Other than that you can avoid lots of unnecessary calculations by performing them only for objects which are in a visible room. For example particle systems do not need to be updated unless they can be seen by the camera, and objects do not need to check for collisions with objects in other rooms. To find out whether a room can be seen by a particular camera you can use the following function.

This function returns whether the room with the given index can be seen by the camera it's called by.

`GetRoomVisibility(` `RoomIndex` `)`

RoomIndex
The index of the room of which you want to retrieve the visibility state.

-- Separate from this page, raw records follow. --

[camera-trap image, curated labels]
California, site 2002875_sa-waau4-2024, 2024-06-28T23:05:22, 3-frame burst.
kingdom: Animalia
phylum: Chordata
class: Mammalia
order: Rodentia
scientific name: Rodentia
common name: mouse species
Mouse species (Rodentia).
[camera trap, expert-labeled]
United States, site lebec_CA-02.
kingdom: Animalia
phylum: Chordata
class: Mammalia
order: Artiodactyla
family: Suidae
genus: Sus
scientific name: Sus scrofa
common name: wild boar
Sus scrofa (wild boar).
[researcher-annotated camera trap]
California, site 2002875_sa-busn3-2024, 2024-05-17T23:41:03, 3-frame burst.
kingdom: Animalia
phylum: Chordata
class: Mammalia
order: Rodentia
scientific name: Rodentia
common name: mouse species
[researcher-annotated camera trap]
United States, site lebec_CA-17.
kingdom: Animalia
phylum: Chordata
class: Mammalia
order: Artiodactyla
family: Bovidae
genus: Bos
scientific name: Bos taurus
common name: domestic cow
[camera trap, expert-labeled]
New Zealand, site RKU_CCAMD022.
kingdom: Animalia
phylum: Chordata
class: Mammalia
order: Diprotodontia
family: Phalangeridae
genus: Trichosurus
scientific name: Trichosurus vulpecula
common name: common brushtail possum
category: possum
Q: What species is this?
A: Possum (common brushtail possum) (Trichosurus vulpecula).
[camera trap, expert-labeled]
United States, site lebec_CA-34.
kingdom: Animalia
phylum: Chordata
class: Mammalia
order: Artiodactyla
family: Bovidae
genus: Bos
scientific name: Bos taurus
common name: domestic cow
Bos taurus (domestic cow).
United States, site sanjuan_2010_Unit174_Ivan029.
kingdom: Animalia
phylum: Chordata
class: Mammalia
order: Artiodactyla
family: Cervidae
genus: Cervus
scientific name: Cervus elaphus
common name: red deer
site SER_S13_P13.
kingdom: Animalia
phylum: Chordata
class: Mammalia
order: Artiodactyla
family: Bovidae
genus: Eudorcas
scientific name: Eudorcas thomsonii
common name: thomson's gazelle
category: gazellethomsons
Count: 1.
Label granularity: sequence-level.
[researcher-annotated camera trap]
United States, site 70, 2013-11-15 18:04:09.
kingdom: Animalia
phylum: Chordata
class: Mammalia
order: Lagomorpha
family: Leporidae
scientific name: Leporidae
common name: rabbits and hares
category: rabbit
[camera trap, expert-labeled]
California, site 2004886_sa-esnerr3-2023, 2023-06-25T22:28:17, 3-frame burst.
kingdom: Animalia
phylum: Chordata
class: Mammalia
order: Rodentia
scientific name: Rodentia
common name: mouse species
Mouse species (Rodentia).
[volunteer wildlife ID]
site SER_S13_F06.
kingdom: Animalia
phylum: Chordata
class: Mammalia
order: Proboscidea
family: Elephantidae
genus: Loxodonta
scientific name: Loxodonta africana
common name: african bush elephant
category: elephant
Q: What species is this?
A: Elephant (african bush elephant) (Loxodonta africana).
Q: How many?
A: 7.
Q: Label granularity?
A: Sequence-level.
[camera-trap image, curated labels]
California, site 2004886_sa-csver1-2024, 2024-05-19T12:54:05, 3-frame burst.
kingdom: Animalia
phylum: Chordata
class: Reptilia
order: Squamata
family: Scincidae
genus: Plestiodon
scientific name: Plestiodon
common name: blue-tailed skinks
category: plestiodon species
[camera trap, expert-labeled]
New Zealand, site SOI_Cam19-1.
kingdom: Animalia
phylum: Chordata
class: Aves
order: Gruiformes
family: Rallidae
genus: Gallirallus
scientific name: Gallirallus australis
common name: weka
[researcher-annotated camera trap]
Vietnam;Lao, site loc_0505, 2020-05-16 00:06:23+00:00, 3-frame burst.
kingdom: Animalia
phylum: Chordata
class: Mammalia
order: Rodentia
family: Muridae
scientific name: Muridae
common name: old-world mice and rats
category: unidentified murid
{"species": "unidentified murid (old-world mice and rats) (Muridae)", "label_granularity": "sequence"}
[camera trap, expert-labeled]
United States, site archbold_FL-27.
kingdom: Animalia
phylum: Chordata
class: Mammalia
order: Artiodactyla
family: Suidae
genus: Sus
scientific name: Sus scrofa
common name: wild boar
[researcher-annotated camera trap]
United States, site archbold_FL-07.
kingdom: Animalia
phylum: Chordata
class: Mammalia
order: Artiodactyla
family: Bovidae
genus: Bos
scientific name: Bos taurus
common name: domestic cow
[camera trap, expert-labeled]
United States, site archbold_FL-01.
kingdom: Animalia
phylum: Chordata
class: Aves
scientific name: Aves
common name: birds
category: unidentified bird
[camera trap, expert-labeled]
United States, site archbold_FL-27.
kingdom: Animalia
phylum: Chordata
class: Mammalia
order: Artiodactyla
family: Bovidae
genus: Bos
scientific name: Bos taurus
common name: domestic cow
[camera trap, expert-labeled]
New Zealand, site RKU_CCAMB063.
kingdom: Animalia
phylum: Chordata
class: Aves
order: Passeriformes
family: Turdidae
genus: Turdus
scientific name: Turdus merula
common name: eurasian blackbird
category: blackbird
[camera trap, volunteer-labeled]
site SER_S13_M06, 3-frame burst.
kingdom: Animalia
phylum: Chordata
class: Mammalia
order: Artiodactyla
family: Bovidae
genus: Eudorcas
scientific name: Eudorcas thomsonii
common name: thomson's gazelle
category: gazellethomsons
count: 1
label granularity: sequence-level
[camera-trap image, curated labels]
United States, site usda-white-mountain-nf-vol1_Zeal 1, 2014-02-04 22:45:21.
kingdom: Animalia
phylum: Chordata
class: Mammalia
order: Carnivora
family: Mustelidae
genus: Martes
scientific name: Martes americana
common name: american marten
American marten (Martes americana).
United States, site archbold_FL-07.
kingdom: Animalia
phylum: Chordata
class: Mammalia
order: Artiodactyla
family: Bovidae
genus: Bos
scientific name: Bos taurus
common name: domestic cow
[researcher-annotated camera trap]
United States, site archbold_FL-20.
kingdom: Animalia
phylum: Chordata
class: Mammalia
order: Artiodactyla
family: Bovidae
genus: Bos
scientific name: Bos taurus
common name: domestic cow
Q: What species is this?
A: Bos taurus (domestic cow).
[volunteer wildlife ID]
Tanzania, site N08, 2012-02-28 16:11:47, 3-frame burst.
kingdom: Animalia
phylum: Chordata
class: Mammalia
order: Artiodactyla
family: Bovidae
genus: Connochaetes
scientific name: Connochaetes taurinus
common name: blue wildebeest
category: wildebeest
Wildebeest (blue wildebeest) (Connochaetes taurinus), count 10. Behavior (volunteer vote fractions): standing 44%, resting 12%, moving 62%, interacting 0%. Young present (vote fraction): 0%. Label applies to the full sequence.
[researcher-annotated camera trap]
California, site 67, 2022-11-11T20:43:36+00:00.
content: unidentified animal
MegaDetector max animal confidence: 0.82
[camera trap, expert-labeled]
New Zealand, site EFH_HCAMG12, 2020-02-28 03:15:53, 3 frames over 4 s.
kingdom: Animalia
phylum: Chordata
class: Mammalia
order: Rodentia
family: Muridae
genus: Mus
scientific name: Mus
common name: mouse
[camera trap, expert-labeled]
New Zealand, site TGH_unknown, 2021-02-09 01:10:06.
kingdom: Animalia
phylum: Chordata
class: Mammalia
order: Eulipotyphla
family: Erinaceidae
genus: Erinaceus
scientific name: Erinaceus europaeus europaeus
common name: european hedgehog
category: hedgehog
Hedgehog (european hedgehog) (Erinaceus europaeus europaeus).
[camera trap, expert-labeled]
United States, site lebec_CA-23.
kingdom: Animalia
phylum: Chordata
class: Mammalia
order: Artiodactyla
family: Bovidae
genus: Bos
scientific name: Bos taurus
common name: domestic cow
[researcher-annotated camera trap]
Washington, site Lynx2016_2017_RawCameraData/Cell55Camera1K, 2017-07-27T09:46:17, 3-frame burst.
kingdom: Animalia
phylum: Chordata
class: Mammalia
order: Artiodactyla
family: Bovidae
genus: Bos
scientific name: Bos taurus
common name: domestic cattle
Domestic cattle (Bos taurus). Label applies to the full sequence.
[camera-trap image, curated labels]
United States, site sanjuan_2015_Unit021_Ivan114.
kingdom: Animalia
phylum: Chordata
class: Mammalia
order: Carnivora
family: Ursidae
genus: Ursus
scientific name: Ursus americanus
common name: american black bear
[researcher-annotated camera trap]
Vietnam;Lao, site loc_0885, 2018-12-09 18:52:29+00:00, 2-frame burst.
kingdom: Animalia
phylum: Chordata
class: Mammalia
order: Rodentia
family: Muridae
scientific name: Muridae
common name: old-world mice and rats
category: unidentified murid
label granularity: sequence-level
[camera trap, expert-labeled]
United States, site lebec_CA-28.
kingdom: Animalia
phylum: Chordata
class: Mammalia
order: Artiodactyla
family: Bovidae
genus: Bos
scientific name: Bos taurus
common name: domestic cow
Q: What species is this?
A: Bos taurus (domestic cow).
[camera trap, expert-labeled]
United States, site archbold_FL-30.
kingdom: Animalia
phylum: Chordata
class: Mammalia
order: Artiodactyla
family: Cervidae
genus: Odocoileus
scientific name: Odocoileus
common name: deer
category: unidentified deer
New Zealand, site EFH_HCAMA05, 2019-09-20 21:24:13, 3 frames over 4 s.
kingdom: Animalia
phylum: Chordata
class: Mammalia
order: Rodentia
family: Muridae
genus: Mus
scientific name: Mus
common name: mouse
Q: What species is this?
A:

Lots of advantages of the use of the advanced culling functions have already been mentioned. They increase the performance strongly, they can be used to avoid the unnecessary execution of code, they make the collision detection more efficient, they can be helpful for AI and they give you the possibility to control which light source effects which object. Here comes another advantage. The use of the advanced culling functions also gives you the possibility to have different ambient lighting for different objects. SetAmbient(...) specifies a particular ambient lighting color for all rooms. You can change this color for single rooms using the following function.

This function changes the ambient lighting color for a given room.

`SetRoomAmbient(` `RoomIndex,` `AmbientColorR, AmbientColorG, AmbientColorB` `)`

RoomIndex
The index of the room for which you want to specify a new ambient lighting color.

AmbientColorR, AmbientColorG, AmbientColorB
The ambient lighting color, which is to be set up for this room. For more information about ambient lighting refer to the description of SetAmbient(...).

Note that every call to SetAmbient(...) will overwrite the changes made by this function.